§ TO DO: Can you reproduce the data beneath, keeping every line exact?

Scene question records
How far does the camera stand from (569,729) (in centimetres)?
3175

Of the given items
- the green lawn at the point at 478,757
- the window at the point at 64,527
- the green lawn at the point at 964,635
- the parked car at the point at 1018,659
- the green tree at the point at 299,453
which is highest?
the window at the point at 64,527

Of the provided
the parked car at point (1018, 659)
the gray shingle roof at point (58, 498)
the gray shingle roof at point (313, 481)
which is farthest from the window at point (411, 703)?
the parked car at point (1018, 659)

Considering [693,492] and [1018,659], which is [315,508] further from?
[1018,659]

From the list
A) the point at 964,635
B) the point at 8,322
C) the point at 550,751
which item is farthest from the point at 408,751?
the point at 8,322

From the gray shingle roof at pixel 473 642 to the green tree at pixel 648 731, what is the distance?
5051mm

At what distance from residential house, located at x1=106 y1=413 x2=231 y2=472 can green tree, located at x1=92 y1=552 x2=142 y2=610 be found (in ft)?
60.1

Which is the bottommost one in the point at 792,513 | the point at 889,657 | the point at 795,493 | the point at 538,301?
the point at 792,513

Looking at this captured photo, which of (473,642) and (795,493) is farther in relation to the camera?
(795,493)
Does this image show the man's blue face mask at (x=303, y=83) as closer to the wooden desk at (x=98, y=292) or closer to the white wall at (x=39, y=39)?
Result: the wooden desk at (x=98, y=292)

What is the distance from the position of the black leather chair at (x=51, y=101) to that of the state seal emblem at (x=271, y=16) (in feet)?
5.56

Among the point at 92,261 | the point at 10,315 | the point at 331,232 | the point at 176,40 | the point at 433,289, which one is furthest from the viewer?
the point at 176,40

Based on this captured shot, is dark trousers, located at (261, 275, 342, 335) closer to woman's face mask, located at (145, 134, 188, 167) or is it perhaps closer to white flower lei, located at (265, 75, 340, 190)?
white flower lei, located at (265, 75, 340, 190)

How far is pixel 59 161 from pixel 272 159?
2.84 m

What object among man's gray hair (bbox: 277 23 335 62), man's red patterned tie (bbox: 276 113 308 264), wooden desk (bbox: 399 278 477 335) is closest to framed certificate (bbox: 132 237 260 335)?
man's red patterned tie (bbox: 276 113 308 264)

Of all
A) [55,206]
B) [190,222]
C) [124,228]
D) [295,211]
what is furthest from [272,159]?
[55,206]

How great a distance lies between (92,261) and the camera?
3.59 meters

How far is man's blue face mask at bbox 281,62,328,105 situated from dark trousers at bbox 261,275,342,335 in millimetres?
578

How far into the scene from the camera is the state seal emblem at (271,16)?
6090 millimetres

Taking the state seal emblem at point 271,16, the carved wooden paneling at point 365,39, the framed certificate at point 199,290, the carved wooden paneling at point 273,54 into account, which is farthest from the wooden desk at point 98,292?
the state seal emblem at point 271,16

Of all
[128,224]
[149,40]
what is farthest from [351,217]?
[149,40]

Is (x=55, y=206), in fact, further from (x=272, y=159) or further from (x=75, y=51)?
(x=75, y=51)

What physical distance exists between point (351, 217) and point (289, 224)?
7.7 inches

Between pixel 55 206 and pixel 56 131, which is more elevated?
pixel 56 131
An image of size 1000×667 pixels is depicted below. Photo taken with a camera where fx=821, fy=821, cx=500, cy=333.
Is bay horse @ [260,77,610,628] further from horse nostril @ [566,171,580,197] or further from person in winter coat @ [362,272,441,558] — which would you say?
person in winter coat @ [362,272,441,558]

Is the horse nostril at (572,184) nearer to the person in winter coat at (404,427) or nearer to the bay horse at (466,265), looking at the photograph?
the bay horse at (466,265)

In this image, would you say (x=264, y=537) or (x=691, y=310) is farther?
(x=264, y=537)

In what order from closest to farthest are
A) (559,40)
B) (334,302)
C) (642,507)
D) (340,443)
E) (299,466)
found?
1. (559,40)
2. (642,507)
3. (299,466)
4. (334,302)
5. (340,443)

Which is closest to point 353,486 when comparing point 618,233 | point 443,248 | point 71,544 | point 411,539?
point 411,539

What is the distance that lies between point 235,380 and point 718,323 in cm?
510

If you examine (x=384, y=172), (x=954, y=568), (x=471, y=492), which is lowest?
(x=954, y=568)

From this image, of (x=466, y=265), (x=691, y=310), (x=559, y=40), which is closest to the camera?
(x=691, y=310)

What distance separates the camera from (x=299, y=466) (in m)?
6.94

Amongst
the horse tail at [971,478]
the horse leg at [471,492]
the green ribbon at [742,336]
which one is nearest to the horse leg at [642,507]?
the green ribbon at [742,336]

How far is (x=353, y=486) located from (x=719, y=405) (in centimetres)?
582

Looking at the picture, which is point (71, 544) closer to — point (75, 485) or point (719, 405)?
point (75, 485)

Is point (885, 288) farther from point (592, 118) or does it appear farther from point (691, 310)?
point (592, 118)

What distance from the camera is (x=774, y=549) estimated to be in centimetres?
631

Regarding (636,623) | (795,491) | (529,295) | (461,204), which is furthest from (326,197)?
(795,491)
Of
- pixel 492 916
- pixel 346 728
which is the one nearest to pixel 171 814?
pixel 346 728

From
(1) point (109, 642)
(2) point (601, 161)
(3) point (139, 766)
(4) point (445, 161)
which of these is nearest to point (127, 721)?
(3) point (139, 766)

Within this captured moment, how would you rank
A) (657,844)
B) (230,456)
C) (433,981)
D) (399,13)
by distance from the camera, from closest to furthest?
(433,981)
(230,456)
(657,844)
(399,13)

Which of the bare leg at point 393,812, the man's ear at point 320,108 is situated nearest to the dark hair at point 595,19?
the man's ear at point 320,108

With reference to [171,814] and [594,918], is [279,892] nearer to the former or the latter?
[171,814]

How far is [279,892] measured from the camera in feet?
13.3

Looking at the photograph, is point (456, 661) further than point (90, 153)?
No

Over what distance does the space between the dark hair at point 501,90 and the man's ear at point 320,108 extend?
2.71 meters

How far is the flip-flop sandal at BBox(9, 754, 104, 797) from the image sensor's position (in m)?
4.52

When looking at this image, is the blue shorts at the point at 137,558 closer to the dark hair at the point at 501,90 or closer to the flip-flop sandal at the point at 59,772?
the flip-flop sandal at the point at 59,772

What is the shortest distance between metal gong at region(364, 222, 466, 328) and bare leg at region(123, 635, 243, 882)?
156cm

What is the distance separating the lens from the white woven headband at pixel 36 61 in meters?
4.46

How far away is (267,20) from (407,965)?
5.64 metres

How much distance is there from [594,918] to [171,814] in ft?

§ EXERCISE SOLUTION:
How far does the camera stand from (569,729) (in centimetres)?
3175

Of the given items
- the green lawn at the point at 478,757
- the window at the point at 64,527
- the green lawn at the point at 964,635
- the parked car at the point at 1018,659
- the green tree at the point at 299,453
which is highest?
the window at the point at 64,527

Of the provided
the parked car at point (1018, 659)
the gray shingle roof at point (58, 498)
the gray shingle roof at point (313, 481)
which is farthest from the window at point (411, 703)?
the parked car at point (1018, 659)

Considering [693,492] and [1018,659], which is [315,508] further from?
[1018,659]

From the list
A) the point at 964,635
B) the point at 8,322
C) the point at 550,751
which item is farthest from the point at 408,751?
the point at 8,322

From the gray shingle roof at pixel 473 642 to the green tree at pixel 648 731, what is the distance?
5051mm

At what distance from residential house, located at x1=106 y1=413 x2=231 y2=472 can green tree, located at x1=92 y1=552 x2=142 y2=610 be found (in ft)?
60.1

Which is the bottommost one in the point at 792,513 | the point at 889,657 | the point at 795,493 | the point at 538,301?
the point at 792,513

Looking at this captured photo, which of (473,642) and (795,493) is farther in relation to the camera?
(795,493)
Does this image show the man's blue face mask at (x=303, y=83) as closer to the wooden desk at (x=98, y=292) or closer to the white wall at (x=39, y=39)?
Result: the wooden desk at (x=98, y=292)

What is the distance from the position of the black leather chair at (x=51, y=101) to that of the state seal emblem at (x=271, y=16) (in feet)?
5.56

Among the point at 92,261 | the point at 10,315 | the point at 331,232 | the point at 176,40 | the point at 433,289, which one is furthest from the viewer?
the point at 176,40

Based on this captured shot, is dark trousers, located at (261, 275, 342, 335) closer to woman's face mask, located at (145, 134, 188, 167) or is it perhaps closer to white flower lei, located at (265, 75, 340, 190)?
white flower lei, located at (265, 75, 340, 190)

How far is pixel 59 161 from pixel 272 159?
2.84 m

What object among man's gray hair (bbox: 277 23 335 62), man's red patterned tie (bbox: 276 113 308 264), wooden desk (bbox: 399 278 477 335) is closest to framed certificate (bbox: 132 237 260 335)?
man's red patterned tie (bbox: 276 113 308 264)

Of all
A) [55,206]
B) [190,222]
C) [124,228]
D) [295,211]
what is furthest from [272,159]?
[55,206]

How great a distance lies between (92,261) and the camera?
3.59 meters

How far is man's blue face mask at bbox 281,62,328,105 situated from dark trousers at bbox 261,275,342,335 in millimetres?
578

How far into the scene from the camera is the state seal emblem at (271,16)?
6090 millimetres

Taking the state seal emblem at point 271,16, the carved wooden paneling at point 365,39, the framed certificate at point 199,290, the carved wooden paneling at point 273,54 into account, which is farthest from the wooden desk at point 98,292?
the state seal emblem at point 271,16

Of all
[128,224]
[149,40]
what is farthest from [351,217]?
[149,40]

Is (x=55, y=206), in fact, further from (x=272, y=159) or further from (x=75, y=51)?
(x=75, y=51)

What physical distance exists between point (351, 217) and point (289, 224)?
7.7 inches

Between pixel 55 206 and pixel 56 131, which is more elevated?
pixel 56 131
An image of size 1000×667 pixels is depicted below. Photo taken with a camera where fx=821, fy=821, cx=500, cy=333.
Is bay horse @ [260,77,610,628] further from horse nostril @ [566,171,580,197] or further from person in winter coat @ [362,272,441,558] — which would you say?
person in winter coat @ [362,272,441,558]

Is the horse nostril at (572,184) nearer to the person in winter coat at (404,427) or nearer to the bay horse at (466,265), looking at the photograph?
the bay horse at (466,265)

In this image, would you say (x=264, y=537) or (x=691, y=310) is farther?
(x=264, y=537)

In what order from closest to farthest are
A) (559,40)
B) (334,302)
C) (642,507)
D) (340,443)
E) (299,466)
found?
1. (559,40)
2. (642,507)
3. (299,466)
4. (334,302)
5. (340,443)

Which is closest to point 353,486 when comparing point 618,233 | point 443,248 | point 71,544 | point 411,539?
point 411,539

What is the distance that lies between point 235,380 and point 718,323 in cm?
510

If you examine (x=384, y=172), (x=954, y=568), (x=471, y=492), which is lowest?
(x=954, y=568)

From this image, of (x=466, y=265), (x=691, y=310), (x=559, y=40), which is closest to the camera?
(x=691, y=310)

What distance separates the camera from (x=299, y=466) (in m)?
6.94

Amongst
the horse tail at [971,478]
the horse leg at [471,492]
the green ribbon at [742,336]
which one is nearest to the horse leg at [642,507]?
the green ribbon at [742,336]

How far is (x=353, y=486) located from (x=719, y=405) (in centimetres)?
582

Looking at the picture, which is point (71, 544) closer to — point (75, 485) or point (719, 405)?
point (75, 485)

Is point (885, 288) farther from point (592, 118) or does it appear farther from point (691, 310)?
point (592, 118)

What distance from the camera is (x=774, y=549) estimated to be in centimetres?
631

Regarding (636,623) | (795,491) | (529,295) | (461,204), which is furthest from (326,197)?
(795,491)
Of
- pixel 492 916
- pixel 346 728
which is the one nearest to pixel 171 814?
pixel 346 728

From
(1) point (109, 642)
(2) point (601, 161)
(3) point (139, 766)
(4) point (445, 161)
which of these is nearest to point (127, 721)?
(3) point (139, 766)

Within this captured moment, how would you rank
A) (657,844)
B) (230,456)
C) (433,981)
D) (399,13)
by distance from the camera, from closest to furthest?
(433,981)
(230,456)
(657,844)
(399,13)

Which of the bare leg at point 393,812, the man's ear at point 320,108 is situated nearest to the dark hair at point 595,19?
the man's ear at point 320,108

With reference to [171,814] and [594,918], is [279,892] nearer to the former or the latter?
[171,814]

How far is [279,892] measured from the camera in feet?
13.3

Looking at the photograph, is point (456, 661) further than point (90, 153)?
No

Over what distance does the space between the dark hair at point 501,90 and the man's ear at point 320,108 extend?
2.71 meters

How far is the flip-flop sandal at BBox(9, 754, 104, 797) from the image sensor's position (in m)?
4.52

When looking at this image, is the blue shorts at the point at 137,558 closer to the dark hair at the point at 501,90 or closer to the flip-flop sandal at the point at 59,772?
the flip-flop sandal at the point at 59,772

What is the shortest distance between metal gong at region(364, 222, 466, 328) and bare leg at region(123, 635, 243, 882)?
156cm

What is the distance separating the lens from the white woven headband at pixel 36 61 in meters?
4.46

How far away is (267,20) from (407,965)?
5.64 metres

How much distance is there from [594,918] to [171,814] in ft?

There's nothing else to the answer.